Companies that offer telehealth services to employees report 12% adoption rates, according to the NBGH survey. About half of companies offer services through their health plan, while 22% contract directly with a vendor.

With annual healthcare spending increases holding steady at around 6%, telehealth is one of the measures used by companies to cut costs without having to increase employee premiums or cost-sharing, Marcotte added.

Telehealth providers are reporting tremendous growth. American Well, for instance, pegs its growth at 1,100% in 2014 over 2013 and is going strong in 2015 so far, according to Chief Executive Roy Schoenberg. Patient visits at Teladoc grew to 299,000 in 2014, from 127,000 in 2013, according to company documents. The company’s current reach is 100 million people.

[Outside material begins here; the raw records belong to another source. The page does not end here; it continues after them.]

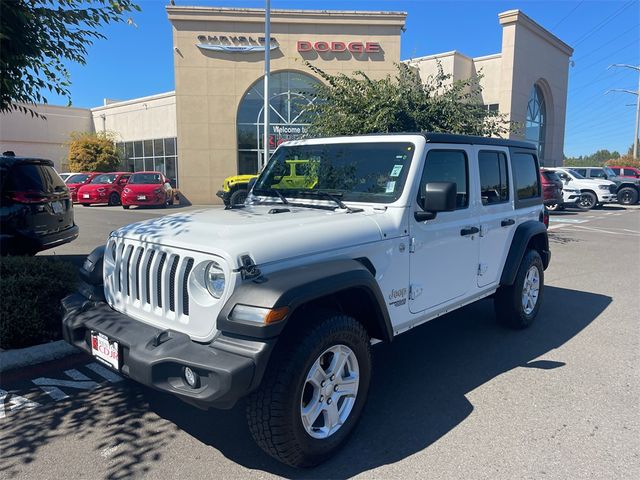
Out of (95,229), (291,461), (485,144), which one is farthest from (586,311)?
(95,229)

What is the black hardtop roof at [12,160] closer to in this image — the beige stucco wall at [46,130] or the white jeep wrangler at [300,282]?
the white jeep wrangler at [300,282]

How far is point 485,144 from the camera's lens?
4.64 m

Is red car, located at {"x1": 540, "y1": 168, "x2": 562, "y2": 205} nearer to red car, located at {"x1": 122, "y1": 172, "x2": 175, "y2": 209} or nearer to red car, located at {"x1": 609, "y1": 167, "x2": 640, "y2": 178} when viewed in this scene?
red car, located at {"x1": 609, "y1": 167, "x2": 640, "y2": 178}

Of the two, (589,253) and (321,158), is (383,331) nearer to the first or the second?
(321,158)

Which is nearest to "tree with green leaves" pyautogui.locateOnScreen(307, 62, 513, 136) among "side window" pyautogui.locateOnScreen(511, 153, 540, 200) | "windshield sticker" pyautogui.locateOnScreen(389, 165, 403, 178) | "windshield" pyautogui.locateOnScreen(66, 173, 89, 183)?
"side window" pyautogui.locateOnScreen(511, 153, 540, 200)

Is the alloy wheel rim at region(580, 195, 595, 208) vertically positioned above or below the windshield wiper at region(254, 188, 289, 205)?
below

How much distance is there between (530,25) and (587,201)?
482 inches

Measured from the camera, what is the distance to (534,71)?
2997 cm

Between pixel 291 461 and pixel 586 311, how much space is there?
494 centimetres

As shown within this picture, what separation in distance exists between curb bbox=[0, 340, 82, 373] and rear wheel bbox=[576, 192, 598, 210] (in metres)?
22.8

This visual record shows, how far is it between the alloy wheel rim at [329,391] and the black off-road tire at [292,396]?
74mm

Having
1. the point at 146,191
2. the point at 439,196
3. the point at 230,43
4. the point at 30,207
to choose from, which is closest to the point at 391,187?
the point at 439,196

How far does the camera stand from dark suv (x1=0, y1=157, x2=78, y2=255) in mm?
6199

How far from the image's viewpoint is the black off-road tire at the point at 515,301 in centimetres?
→ 511
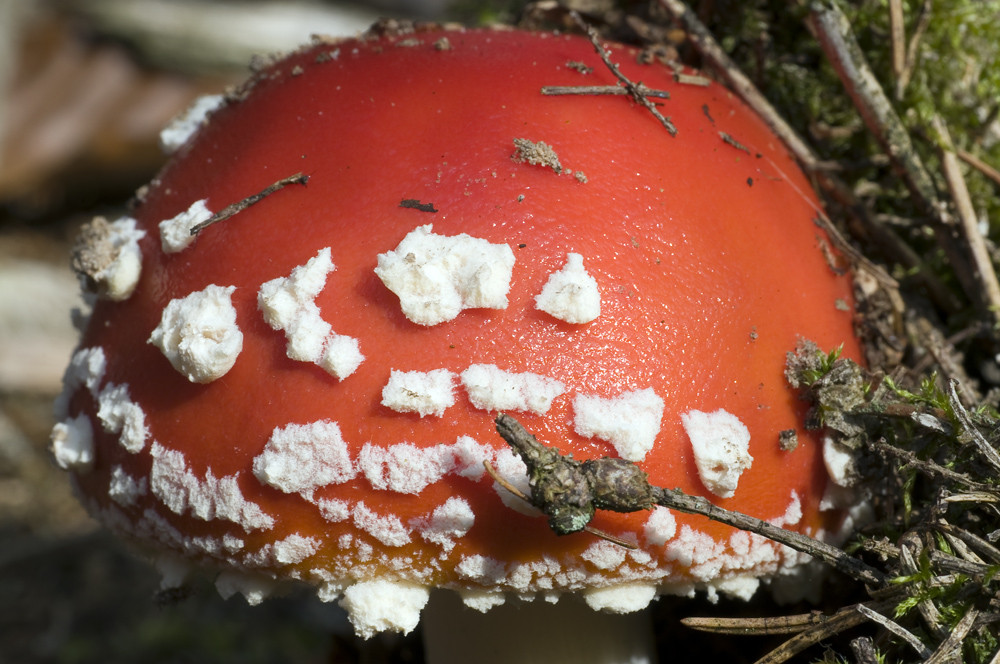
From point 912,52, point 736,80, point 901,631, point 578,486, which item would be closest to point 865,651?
point 901,631

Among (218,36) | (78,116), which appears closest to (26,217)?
(78,116)

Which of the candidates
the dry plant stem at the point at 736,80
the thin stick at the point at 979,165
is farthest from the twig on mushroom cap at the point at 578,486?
the thin stick at the point at 979,165

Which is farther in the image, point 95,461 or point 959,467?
point 95,461

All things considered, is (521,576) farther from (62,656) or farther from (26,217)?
(26,217)

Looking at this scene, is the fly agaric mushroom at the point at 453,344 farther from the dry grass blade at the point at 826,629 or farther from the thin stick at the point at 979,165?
the thin stick at the point at 979,165

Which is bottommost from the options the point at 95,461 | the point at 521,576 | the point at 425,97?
the point at 95,461

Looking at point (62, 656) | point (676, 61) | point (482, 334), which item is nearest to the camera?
point (482, 334)
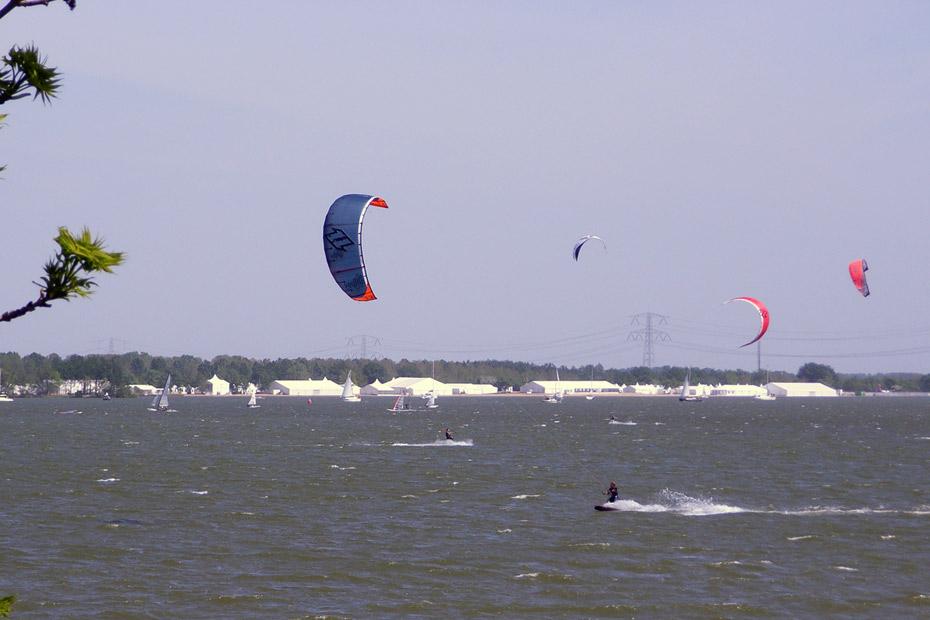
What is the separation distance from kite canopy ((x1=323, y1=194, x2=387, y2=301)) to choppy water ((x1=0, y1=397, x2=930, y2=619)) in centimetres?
759

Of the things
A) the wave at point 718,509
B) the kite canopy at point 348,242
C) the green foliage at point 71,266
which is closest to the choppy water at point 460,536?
the wave at point 718,509

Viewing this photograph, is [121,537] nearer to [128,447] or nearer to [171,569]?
[171,569]

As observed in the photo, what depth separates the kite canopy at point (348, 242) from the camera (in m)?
28.3

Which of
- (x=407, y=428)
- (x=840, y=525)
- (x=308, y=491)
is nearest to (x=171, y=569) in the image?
(x=308, y=491)

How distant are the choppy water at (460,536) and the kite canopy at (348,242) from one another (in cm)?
759

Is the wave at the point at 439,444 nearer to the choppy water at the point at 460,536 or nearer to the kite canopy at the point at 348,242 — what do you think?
the choppy water at the point at 460,536

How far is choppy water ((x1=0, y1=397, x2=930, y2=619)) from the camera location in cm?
2281

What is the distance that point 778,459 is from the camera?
59.5 m

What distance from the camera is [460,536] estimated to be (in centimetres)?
3059

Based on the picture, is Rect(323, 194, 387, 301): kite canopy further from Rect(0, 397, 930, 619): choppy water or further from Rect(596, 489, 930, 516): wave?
Rect(596, 489, 930, 516): wave

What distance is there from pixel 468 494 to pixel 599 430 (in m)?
55.2

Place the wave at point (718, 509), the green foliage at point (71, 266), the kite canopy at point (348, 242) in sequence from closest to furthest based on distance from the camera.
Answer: the green foliage at point (71, 266)
the kite canopy at point (348, 242)
the wave at point (718, 509)

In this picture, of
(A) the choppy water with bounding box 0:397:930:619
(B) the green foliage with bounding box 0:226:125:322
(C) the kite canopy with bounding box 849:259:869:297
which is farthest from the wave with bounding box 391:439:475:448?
(B) the green foliage with bounding box 0:226:125:322

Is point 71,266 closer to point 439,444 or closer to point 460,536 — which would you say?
point 460,536
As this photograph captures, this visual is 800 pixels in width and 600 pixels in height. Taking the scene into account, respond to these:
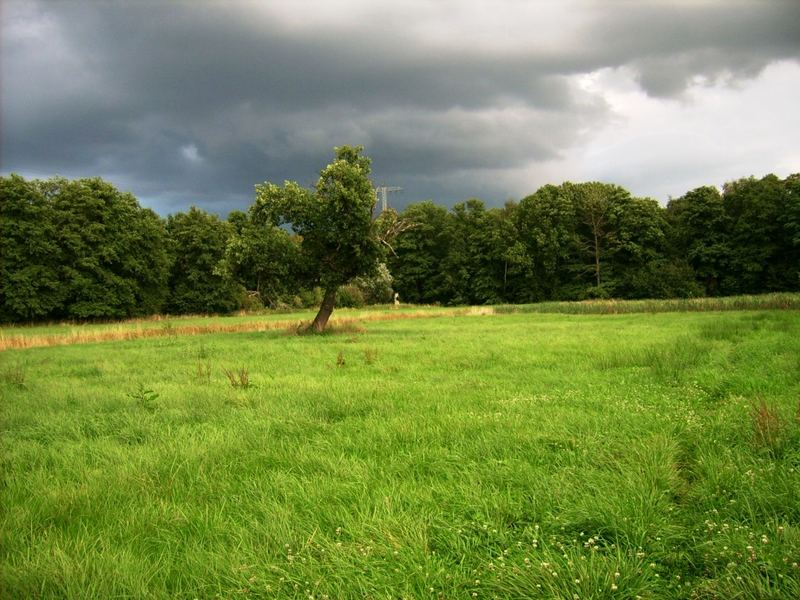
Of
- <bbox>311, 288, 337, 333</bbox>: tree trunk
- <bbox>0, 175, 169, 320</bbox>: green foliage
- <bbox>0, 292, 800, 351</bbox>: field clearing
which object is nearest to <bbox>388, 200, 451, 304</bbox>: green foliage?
<bbox>0, 292, 800, 351</bbox>: field clearing

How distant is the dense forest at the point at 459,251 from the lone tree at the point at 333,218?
458 inches

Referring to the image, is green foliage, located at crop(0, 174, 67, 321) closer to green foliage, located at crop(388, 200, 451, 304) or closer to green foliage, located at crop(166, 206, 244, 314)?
green foliage, located at crop(166, 206, 244, 314)

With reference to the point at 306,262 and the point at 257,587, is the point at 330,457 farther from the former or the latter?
the point at 306,262

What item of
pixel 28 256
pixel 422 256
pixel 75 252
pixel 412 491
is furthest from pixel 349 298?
pixel 412 491

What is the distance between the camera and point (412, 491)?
4805 mm

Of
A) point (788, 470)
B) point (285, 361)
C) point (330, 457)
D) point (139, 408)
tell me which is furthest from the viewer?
point (285, 361)

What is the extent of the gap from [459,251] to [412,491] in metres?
79.3

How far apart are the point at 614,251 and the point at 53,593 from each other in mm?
74012

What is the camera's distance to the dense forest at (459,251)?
49.9 meters

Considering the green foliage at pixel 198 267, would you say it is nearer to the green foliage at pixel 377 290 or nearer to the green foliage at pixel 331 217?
the green foliage at pixel 377 290

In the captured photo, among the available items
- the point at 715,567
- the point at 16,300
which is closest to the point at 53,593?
the point at 715,567

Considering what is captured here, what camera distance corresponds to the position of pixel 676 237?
68.7 meters

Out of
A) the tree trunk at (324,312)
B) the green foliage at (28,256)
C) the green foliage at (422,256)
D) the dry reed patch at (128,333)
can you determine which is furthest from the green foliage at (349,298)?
the tree trunk at (324,312)

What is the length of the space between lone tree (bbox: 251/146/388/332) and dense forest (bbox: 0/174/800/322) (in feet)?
38.1
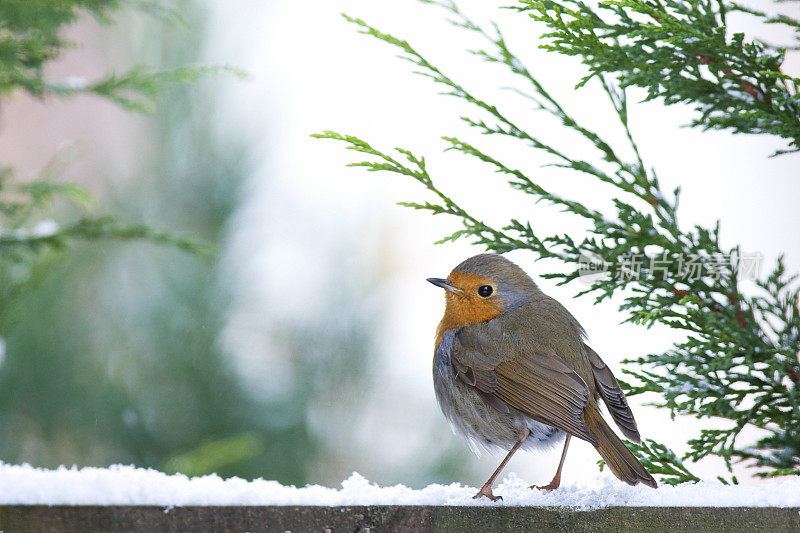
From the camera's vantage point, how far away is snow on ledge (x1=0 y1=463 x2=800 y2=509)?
3.63 ft

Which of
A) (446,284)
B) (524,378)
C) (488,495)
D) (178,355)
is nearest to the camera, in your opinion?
(488,495)

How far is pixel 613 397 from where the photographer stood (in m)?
1.74

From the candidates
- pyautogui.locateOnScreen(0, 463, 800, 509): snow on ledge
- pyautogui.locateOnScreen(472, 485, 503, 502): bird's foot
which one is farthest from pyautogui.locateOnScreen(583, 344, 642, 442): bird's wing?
pyautogui.locateOnScreen(472, 485, 503, 502): bird's foot

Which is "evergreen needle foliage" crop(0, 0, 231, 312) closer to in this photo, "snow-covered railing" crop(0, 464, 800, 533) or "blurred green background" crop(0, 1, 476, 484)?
"blurred green background" crop(0, 1, 476, 484)

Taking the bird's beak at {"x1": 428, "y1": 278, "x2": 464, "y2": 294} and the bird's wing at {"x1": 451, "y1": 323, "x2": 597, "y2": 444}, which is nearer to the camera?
the bird's wing at {"x1": 451, "y1": 323, "x2": 597, "y2": 444}

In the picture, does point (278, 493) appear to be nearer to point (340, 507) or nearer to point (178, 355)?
point (340, 507)

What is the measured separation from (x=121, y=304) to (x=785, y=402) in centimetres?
309

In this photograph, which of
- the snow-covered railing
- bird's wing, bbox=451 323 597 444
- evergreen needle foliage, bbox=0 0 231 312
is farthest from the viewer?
evergreen needle foliage, bbox=0 0 231 312

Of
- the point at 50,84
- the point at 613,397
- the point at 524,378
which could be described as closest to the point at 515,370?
the point at 524,378

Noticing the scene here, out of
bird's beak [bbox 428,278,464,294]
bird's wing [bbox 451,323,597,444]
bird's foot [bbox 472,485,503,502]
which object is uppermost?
bird's beak [bbox 428,278,464,294]

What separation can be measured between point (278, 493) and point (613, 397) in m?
0.81

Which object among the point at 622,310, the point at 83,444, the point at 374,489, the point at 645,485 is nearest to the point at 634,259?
the point at 622,310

“This is becoming mainstream is every way,” said Schoenberg.

For consumers, the experience is akin to going to urgent care facility for minor conditions such as sinus infections and rashes.

Karen Corrigan, a consultant from Norfolk, Virginia, first used a telehealth service about a year ago, after coming home late on a Friday night from a business trip feeling as if she had bronchitis. “We had seen a commercial or something. I just went online and searched,” she said.

Since then, the 61-year-old has only used telehealth services when she already knows what she has. “Obviously, if something more serious was coming on, I’d go to urgent care, or get a new physician,” Corrigan said.

Diagnostics tools for physical exams at home are, however, limited. For my own online visit, the doctor had me say “ah” to the webcam; it was rudimentary at best. And while the online doc prescribed heavy-duty medicines, at a comparative visit to urgent care, the in-person doc told me it was just a virus and to go home and rest.

“About half of our visits will result in an RX. In an offline setting, it’s usually in the 70% range,” said Doctor on Demand Chief Executive Adam Jackson. “The doctors in the urgent care are the same ones we’re staffing.”

Advances are coming for home diagnostic tools but are not readily available yet. Some offices and retail clinics have telehealth kiosks, which have devices such as web-connected blood pressure cuffs and stethoscopes, along with video screens. Doctor on Demand has a partnership with Wegman’s pharmacies, for instance.